## Excerpt to read
● ● ● ● ● ● ●

Also known as: Trane Coltrane, John William Coltrane
(1926-1967)
Musician, bandleader, composer
John Coltrane was a consummate musician and band leader; an innovator in the avant garde and free jazz era from its inception. As a saxophone player he continually sought new levels of technical expression, reaching for new sounds, tonalities, and extensions of range and dynamics. As a melodic stylist, he greatly stretched the boundaries of thematic and harmonic development, merging improvisation, tone color, dynamics, and rhythm. He expanded the range of his instrument, adding sonorous depth on the lower end and tense emotional peaks on the higher end of the tonal spectrum. In many ways, John Coltrane sought a spiritual level of communication with his audience. His music challenged the jazz public to listen deeply and seek new levels of understanding and appreciation.

● ● ● ● ● ● ●

## Records provided
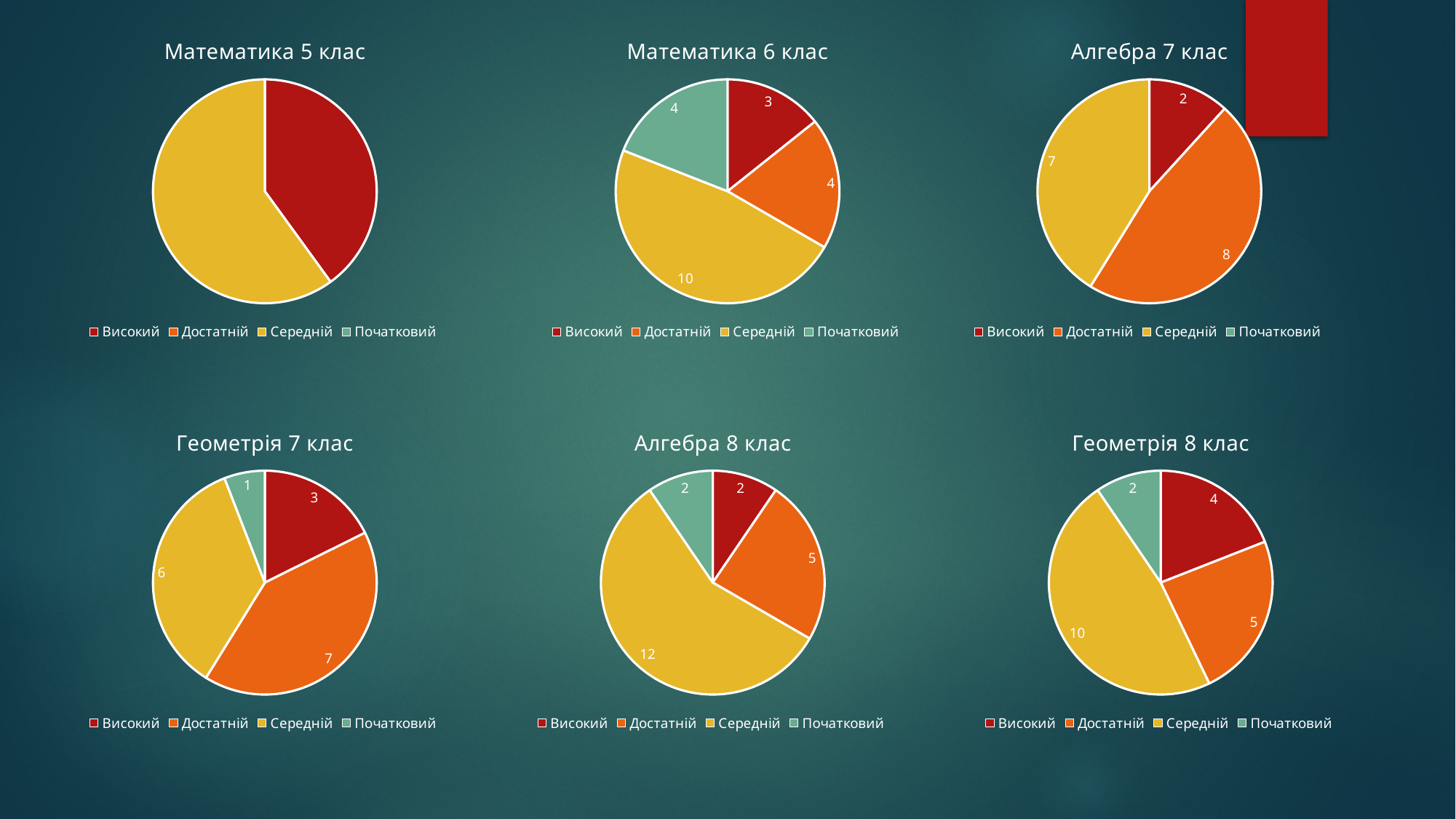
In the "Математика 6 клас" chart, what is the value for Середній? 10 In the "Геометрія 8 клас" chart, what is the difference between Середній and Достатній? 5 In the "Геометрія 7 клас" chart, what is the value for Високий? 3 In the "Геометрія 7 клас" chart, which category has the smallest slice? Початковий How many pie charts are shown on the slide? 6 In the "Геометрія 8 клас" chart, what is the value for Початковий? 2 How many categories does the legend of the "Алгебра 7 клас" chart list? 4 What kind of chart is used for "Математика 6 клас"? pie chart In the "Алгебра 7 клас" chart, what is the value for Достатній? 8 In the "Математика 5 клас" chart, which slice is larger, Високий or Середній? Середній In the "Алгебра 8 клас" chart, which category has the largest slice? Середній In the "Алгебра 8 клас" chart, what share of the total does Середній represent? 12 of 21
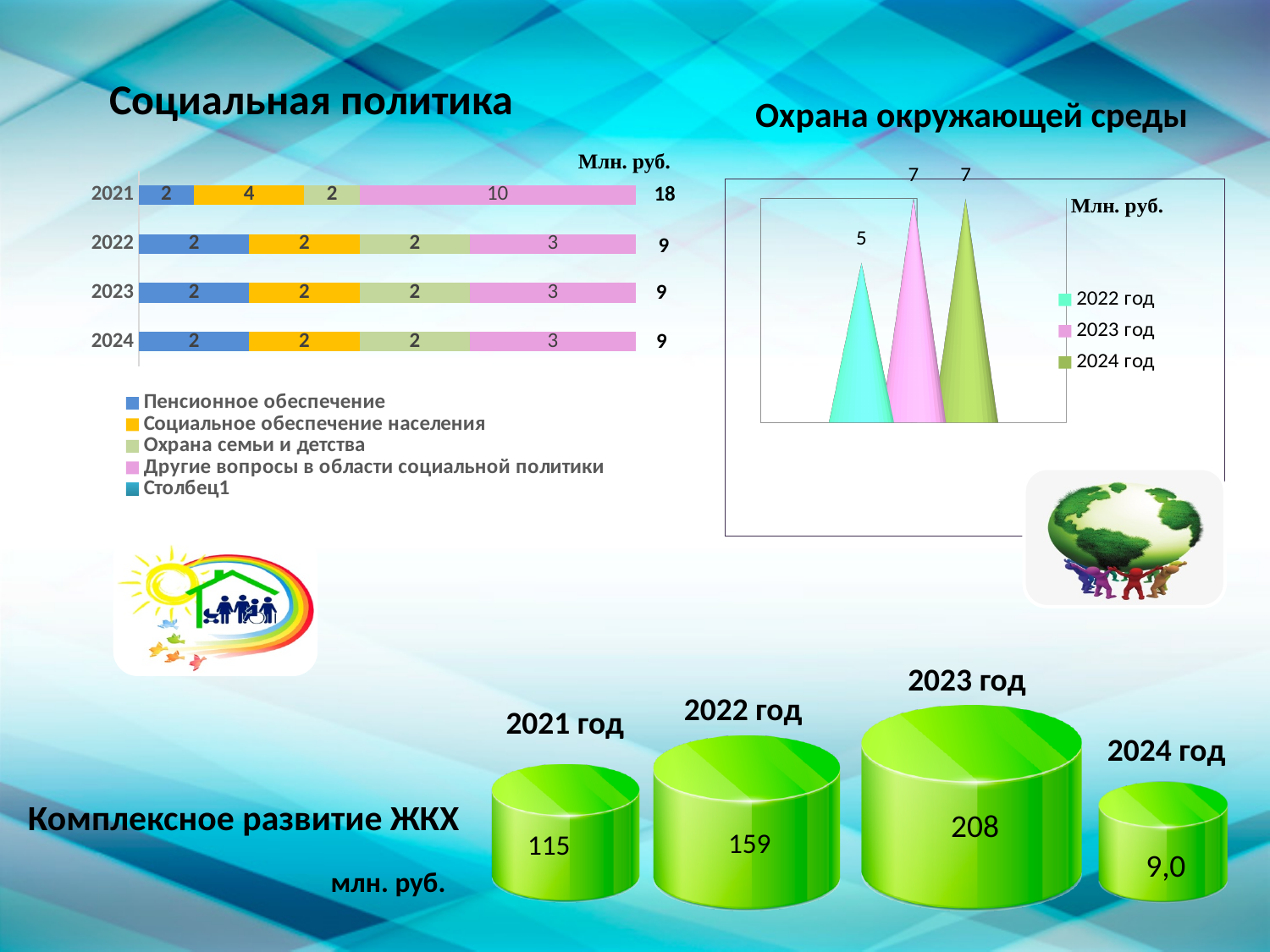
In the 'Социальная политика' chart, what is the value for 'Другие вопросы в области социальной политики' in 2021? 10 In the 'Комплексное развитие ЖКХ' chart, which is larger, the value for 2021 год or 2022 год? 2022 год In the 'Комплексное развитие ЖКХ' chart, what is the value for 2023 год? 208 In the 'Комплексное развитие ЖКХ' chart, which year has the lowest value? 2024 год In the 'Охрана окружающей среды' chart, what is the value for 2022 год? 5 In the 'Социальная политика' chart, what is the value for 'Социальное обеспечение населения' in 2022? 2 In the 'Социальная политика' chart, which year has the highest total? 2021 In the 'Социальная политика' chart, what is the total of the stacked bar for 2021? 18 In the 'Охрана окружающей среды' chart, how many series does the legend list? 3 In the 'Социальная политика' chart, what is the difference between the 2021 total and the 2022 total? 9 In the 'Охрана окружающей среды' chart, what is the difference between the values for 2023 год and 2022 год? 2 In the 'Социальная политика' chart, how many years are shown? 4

● ● ● ● ● ● ●

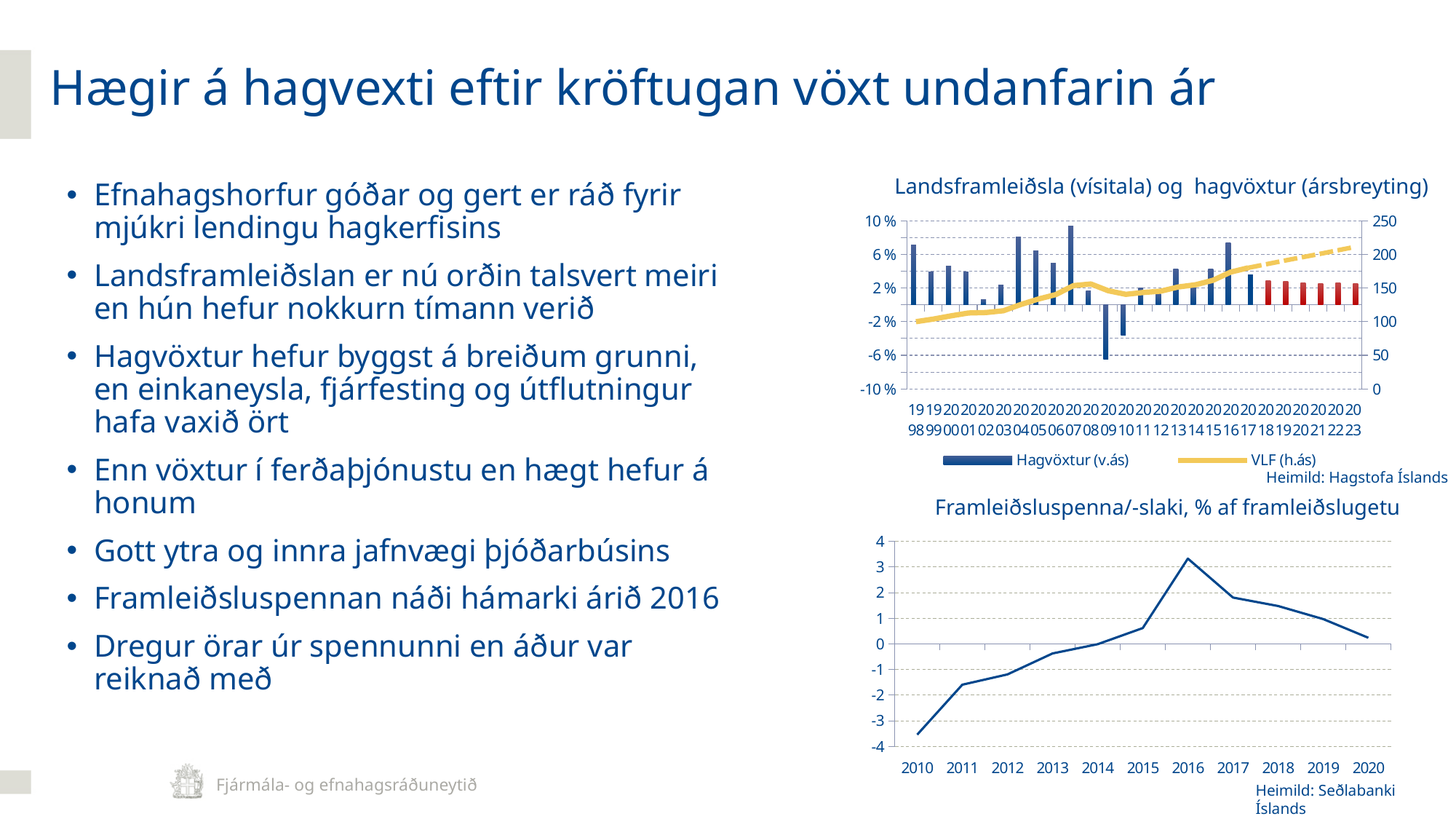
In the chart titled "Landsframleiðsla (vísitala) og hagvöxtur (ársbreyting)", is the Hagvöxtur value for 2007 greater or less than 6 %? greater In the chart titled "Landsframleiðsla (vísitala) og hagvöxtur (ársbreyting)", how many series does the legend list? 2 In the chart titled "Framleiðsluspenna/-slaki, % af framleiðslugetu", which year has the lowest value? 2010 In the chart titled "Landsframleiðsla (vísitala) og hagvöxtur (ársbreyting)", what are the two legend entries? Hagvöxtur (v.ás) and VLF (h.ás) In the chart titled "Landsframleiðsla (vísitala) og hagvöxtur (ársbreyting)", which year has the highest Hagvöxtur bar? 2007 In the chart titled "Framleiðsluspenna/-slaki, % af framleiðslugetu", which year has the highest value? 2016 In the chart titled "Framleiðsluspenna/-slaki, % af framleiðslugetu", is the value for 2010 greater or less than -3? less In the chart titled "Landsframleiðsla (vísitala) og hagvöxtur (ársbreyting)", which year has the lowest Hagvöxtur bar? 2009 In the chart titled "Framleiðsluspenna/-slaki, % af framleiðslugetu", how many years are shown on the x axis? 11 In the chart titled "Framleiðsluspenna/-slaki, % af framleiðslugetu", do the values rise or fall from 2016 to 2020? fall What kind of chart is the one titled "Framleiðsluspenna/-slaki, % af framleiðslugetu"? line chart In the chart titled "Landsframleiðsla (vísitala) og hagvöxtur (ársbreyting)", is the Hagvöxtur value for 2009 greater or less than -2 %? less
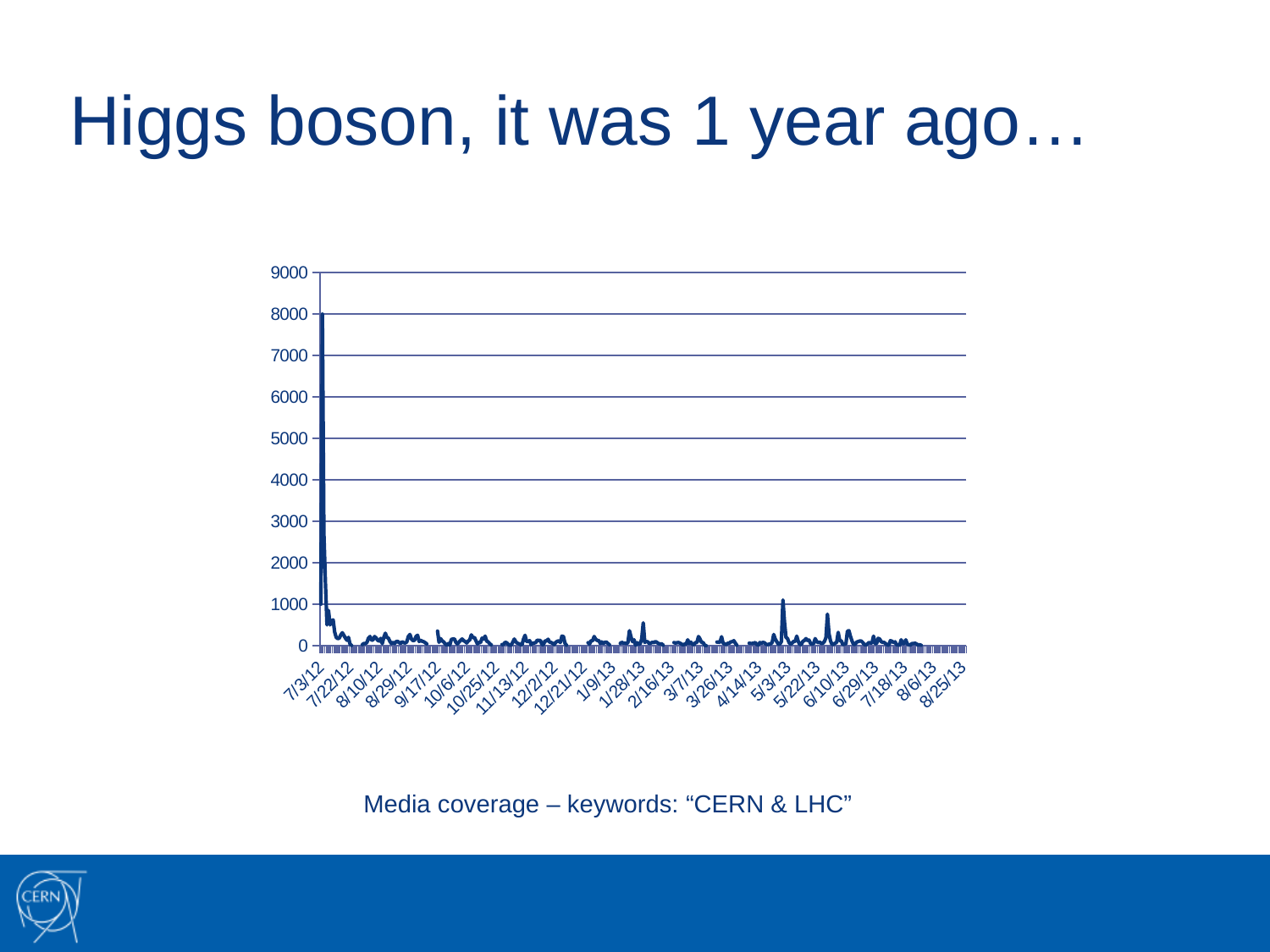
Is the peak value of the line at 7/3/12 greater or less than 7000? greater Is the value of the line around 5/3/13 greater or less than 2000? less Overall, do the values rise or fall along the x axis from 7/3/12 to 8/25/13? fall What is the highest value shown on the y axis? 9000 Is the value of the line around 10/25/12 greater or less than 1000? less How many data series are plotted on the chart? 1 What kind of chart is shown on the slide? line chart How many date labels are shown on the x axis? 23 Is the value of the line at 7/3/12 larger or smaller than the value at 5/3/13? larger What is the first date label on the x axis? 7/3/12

● ● ● ● ● ● ●

## Assigned task
In the text about John Coltrane, write out the part from "Musician, bandleader, composer" up to and including "understanding and appreciation.", substituting "saxophonist" for "saxophone player". The data isn't needed here.

## Problem solution
Musician, bandleader, composer
John Coltrane was a consummate musician and band leader; an innovator in the avant garde and free jazz era from its inception. As a saxophonist he continually sought new levels of technical expression, reaching for new sounds, tonalities, and extensions of range and dynamics. As a melodic stylist, he greatly stretched the boundaries of thematic and harmonic development, merging improvisation, tone color, dynamics, and rhythm. He expanded the range of his instrument, adding sonorous depth on the lower end and tense emotional peaks on the higher end of the tonal spectrum. In many ways, John Coltrane sought a spiritual level of communication with his audience. His music challenged the jazz public to listen deeply and seek new levels of understanding and appreciation.